ЗАДАНИЕ A ->
Покажите все строки списка, где встречается слово «instances».

ТЕКСТ СТРАНИЦЫ ->
ЮО: А это не связано никак с тем, что вы просто не догадались заказать к нему ручной хинтинг, например?
МС: Может быть, мы бы и догадались, а кто бы нам денег дал? Были такие турбулентные времена. Мне сейчас было ужасно интересно примерить всё это к цифровому, тем более к чему ещё его примеривать.
Обложки «Афиши» 2006–2010 гг.
ИР: Этот вопрос я обычно задаю в начале разговора. Чем для вас — это вопрос и Мише, и Александру Владимировичу — сегодня является шрифт? Что это для вас такое?
АТ: Какие-то странные вопросы.
МС: Странный вопрос, действительно.
ИР: Отличный вопрос.
МС: Тем же, чем и всегда являлся.
ИР: Это хороший ответ.
АТ: Я поддерживаю.
МС: Важнейшим стилеобразующим выразительным инструментом работы дизайнера.
ИР: Александр Владимирович аплодирует.
АТ: Я бы хотел так сформулировать.
МС: Меня Ценципер (Илья Осколков-Ценципер, основатель «Афиши», в настоящее время — руководитель бюро «Ценципер», где работает Михаил Сметана. — Прим. ред.) всё время ругает за то, что я разговариваю, как плохой учебник.
АТ: Вот те раз!
ИР: Хорошо, дорогой учебник, скажи мне. У тебя богатейший опыт работы с периодическими изданиями и книгами. Но в последние годы ты всё больше имеешь дело с визуальными коммуникациями и брендингом.
МС: С Keynote в основном.
ИР: С презентациями, да. Твои ожидания от шрифта как-то изменились? На что ты обращаешь внимание, что для тебя важно в этом инструменте?
МС: Мне кажется, ничего не поменялось.
ИР: А можешь перечислить, что для тебя имеет значение, когда ты примериваешься к шрифту, думаешь, не использовать ли его?
АТ: Чтобы этим рубанком, прежде всего, было удобно работать.
МС: Когда мы используем его в брендинге, мы смотрим на то, чтобы характер этого шрифта не противоречил характеру бренда, а лучше его каким-то образом поддерживал или даже выражал.
ИР: Это про дизайн, про его стиль. А про инструментарий? Большое количество начертаний для тебя имеет важность?
МС: Если шрифт декоративный, то да. Очень хорошо, что у Druk много начертаний. А когда текстовый, достаточно Text, Headline, Display, капители, нескольких разных цифр.
ИР: Мы последние двадцать с лишним лет работаем с вектором, и материал наш неизменен — всё равно контуры Безье. Но при этом мы очень часто, посмотрев на тот или иной шрифт, можем сказать, что сделан он в компьютере уже, но в девяностые, в компьютере, но в нулевые или же сейчас. Есть ли что-то стилистическое, что для вас является маркером того, что этот шрифт сделан за последние пару-тройку лет?

ЗАПИСИ СПИСКА ->
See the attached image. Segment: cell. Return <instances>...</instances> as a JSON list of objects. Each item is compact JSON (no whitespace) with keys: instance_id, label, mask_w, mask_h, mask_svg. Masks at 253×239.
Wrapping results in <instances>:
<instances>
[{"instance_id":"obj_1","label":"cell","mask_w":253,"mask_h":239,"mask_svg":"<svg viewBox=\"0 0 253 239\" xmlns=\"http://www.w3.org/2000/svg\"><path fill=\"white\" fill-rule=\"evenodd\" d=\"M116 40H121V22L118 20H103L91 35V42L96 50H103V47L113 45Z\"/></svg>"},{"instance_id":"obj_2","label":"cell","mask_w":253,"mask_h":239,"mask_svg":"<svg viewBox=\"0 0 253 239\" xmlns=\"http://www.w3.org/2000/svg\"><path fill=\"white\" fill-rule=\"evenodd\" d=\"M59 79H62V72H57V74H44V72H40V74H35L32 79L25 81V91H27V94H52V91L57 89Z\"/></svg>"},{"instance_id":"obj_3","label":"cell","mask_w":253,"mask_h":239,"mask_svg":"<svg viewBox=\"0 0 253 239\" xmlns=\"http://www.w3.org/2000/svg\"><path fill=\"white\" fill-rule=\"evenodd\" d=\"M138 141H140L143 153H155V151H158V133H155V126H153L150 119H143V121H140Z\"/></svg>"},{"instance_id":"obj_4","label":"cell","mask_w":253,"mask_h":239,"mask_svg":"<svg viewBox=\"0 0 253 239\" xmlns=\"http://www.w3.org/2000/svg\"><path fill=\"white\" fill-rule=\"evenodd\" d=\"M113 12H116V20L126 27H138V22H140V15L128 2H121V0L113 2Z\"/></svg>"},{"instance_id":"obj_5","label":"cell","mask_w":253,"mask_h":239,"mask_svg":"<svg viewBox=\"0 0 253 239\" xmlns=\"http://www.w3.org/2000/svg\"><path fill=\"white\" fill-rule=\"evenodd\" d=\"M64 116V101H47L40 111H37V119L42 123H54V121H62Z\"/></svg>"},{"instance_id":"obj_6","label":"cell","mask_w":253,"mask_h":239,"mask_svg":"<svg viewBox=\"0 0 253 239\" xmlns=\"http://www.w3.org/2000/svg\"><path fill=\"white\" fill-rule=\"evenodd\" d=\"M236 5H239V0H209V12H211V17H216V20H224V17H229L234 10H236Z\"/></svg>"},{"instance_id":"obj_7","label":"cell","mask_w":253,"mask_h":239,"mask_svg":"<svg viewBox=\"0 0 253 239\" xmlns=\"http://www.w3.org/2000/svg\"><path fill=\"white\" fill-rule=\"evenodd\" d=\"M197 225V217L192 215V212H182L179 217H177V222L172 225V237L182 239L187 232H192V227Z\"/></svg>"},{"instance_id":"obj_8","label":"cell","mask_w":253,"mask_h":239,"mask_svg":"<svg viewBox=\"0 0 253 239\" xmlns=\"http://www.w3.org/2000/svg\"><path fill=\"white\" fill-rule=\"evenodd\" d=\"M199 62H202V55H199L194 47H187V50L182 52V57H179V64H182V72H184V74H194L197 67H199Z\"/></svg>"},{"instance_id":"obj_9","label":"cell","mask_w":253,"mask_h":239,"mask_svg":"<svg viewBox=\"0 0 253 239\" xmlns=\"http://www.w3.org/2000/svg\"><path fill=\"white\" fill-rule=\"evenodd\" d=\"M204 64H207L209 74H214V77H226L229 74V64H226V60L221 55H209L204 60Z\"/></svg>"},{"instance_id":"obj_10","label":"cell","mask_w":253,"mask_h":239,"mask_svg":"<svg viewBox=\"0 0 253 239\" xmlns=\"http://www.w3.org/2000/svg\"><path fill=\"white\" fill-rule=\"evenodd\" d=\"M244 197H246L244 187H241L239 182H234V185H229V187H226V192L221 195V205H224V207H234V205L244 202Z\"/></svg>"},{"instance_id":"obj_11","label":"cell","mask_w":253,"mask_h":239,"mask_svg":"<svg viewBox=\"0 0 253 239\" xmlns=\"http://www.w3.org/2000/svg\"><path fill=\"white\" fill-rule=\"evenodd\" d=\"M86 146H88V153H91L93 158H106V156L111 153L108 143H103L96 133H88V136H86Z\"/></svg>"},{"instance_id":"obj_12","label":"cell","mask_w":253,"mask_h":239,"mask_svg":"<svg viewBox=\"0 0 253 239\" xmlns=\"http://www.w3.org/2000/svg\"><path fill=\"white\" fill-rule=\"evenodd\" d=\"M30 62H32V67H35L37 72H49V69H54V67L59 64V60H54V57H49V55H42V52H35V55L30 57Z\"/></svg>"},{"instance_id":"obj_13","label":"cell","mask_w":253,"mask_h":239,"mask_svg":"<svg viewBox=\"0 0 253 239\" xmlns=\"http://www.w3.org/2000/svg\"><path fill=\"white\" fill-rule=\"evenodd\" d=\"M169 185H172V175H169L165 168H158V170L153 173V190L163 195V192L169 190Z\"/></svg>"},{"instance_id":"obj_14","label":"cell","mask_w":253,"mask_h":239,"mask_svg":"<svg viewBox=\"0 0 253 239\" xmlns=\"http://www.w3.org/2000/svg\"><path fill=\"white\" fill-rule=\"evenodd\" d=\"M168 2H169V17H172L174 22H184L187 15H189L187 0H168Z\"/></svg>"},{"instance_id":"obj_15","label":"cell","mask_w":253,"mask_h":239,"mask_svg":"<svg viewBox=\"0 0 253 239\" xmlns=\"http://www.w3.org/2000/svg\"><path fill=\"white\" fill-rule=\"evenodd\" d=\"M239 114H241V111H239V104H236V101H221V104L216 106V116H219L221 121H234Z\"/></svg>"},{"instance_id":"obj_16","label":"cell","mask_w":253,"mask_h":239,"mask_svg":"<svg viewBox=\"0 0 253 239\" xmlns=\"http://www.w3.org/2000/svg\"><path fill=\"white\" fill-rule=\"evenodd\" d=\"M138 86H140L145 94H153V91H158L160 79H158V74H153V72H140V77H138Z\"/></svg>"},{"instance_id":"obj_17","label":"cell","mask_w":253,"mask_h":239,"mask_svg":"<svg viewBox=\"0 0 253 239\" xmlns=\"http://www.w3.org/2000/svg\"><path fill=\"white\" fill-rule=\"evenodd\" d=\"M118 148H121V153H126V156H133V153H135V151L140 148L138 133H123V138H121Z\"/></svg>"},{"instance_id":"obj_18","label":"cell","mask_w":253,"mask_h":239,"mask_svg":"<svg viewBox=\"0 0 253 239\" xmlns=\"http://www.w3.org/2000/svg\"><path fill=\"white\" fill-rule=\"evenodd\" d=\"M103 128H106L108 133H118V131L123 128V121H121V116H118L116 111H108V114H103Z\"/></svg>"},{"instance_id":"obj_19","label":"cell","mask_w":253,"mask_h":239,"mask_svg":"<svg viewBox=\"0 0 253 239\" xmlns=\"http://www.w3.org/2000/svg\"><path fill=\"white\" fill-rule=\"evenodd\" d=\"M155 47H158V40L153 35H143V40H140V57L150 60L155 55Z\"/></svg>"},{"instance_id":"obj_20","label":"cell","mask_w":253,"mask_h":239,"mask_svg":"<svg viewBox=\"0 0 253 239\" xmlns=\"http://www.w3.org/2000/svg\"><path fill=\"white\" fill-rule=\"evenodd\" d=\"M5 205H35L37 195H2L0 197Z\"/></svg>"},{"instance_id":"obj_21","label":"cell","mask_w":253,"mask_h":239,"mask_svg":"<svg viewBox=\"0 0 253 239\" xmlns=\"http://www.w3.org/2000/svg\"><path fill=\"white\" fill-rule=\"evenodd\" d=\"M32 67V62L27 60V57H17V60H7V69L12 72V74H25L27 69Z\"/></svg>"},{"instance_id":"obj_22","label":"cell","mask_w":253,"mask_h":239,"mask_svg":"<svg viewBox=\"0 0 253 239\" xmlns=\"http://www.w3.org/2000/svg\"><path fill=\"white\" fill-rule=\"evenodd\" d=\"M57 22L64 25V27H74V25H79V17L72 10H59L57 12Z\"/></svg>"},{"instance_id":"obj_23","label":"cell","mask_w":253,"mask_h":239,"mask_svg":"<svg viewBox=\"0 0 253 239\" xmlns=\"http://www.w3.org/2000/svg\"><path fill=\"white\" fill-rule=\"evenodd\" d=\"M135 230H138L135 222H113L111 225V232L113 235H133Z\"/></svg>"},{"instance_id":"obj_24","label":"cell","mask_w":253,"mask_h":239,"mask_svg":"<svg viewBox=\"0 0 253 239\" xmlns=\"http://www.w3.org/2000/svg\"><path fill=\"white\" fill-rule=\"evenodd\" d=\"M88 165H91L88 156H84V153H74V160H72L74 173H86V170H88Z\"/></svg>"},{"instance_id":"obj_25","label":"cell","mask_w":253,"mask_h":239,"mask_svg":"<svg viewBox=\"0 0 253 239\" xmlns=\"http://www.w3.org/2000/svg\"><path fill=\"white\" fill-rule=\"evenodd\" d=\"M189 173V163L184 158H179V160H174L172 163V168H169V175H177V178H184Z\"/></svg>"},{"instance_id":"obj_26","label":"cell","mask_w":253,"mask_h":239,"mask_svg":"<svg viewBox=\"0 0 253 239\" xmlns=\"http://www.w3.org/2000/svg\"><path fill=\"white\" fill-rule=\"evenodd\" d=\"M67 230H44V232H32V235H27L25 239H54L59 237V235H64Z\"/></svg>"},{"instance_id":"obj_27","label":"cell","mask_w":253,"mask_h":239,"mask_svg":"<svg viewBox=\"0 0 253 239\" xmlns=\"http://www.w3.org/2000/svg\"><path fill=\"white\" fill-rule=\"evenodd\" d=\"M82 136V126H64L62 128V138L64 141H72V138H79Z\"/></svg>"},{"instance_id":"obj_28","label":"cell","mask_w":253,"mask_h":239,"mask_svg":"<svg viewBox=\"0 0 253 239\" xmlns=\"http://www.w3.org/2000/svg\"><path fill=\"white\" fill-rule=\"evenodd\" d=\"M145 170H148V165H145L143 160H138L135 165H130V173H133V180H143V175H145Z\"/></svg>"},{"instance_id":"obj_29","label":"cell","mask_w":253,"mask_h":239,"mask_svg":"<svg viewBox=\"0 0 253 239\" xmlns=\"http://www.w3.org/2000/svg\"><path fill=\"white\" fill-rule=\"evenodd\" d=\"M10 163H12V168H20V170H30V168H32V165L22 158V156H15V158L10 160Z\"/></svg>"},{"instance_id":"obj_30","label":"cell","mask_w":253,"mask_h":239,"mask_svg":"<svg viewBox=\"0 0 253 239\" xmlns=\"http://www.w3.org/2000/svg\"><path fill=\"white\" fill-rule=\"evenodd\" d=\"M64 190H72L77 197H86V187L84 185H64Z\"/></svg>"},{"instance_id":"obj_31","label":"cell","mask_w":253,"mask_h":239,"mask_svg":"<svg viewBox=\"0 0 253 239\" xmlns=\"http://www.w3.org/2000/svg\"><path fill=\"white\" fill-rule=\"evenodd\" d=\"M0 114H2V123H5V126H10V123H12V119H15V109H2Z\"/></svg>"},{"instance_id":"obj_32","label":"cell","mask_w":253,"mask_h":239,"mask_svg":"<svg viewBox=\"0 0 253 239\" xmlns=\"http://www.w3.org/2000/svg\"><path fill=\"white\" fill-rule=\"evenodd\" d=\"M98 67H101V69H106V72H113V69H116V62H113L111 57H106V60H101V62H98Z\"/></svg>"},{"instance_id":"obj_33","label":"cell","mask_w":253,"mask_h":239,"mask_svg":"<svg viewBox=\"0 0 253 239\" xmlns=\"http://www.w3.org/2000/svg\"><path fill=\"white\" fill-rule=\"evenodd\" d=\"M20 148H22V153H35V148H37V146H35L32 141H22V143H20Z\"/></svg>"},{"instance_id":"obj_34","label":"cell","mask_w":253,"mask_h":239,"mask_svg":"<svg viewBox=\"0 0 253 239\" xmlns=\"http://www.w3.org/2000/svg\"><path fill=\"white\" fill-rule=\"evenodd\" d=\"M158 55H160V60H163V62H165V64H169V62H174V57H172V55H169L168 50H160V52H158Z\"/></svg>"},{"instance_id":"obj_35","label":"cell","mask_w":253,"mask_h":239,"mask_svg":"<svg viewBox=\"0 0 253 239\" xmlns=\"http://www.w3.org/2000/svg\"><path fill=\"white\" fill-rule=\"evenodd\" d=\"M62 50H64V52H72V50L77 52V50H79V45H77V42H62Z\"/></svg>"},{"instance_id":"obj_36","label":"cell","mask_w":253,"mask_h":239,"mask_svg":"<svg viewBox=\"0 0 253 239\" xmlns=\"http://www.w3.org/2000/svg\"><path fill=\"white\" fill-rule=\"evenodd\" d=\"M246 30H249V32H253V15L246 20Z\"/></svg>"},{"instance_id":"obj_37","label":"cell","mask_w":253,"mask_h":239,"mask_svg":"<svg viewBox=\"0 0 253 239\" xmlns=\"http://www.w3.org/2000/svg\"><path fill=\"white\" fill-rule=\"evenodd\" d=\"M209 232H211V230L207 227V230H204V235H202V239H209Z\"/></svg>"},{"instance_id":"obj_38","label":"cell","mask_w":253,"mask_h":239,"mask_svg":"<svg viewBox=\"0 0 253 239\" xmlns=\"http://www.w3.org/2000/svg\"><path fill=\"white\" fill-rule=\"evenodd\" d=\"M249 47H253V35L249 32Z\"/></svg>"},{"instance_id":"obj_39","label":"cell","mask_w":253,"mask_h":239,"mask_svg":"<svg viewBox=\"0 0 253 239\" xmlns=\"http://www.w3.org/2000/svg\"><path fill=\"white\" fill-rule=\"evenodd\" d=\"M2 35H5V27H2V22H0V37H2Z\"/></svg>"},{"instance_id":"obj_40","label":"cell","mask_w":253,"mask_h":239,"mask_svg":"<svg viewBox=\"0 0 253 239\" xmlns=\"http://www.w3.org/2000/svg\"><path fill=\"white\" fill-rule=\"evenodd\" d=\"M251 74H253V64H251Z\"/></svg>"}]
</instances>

ЗАДАНИЕ B ->
Продолжите интервью о шрифте, начав сразу после последней реплики.

ОТВЕТ A ->
See the attached image. Segment: cell. Return <instances>...</instances> as a JSON list of objects. Each item is compact JSON (no whitespace) with keys: instance_id, label, mask_w, mask_h, mask_svg. Masks at 253×239.
Wrapping results in <instances>:
<instances>
</instances>

ОТВЕТ B ->
АТ: Да. Я только, пожалуй, не смогу сформулировать, почему такое ощущение возникает, что в этом такого современного.
МС: Да, это видно, но почему — трудно сказать. Конечно, бывает, просто видна эпоха по совсем каким-то декоративным деталям.
АТ: Скорее всего, по оттиску, по шрифтоносителю, потому что все новые шрифты делают оттиск таким, как бы это назвать… стерильным, в отличие от шрифтов высокой печати. Но это видно по оттиску, а не по шрифтоносителю. Я понимаю, что понятие мода, оно везде существует, и в истории искусства есть большие стили, в рамках которых менялось всё — от одежды до шрифта. Но я как-то не возьмусь формулировать, каков такой современный шрифт, тем более что в таком эстетическом смысле это мне не очень интересно. Мне интересен вызов технологий и вызов разных языков — это то, что заставляет меня делать шрифты: попытка улучшить качество типографики.
ИР: Среди последних шрифтовых новинок, которые попадали в фокус вашего внимания, можете перечислить два-три проекта, которые вас заинтересовали?
МС: Тут наша коллега по компании «Ценципер» Инджила Самад Али сделала ребрендинг благотворительного фонда «Второе Дыхание». И она использовала там Pragmatica, никого об этом не предупредив. Я последний раз видел Pragmatica живьём, наверное, лет десять назад. И я реально офигел. Я говорю: вау! А что за шрифт-то такой классный? Новый какой-то? Она говорит: «Дурак, это Pragmatica». То есть иногда просто надо, чтобы полежало где-то.
Айдентика фонда «Второе Дыхание», бюро «Ценципер», 2018 год
АТ: Такая же история была про Times. Кто-то принёс книжку моего бывшего дипломника: «Вот Максим Спиваков сделал». И у меня такое же ощущение: ёлки, ох ты! Что же это за шрифт такой? Так всё ярко вообще, гениально просто сделано. Так, подождите, это же Times, который всем уже надоел!
Книги студии Textandpictures
МС: Он успел надоесть и забыться до такой степени, что сделанный с ним продукт выглядит свежо.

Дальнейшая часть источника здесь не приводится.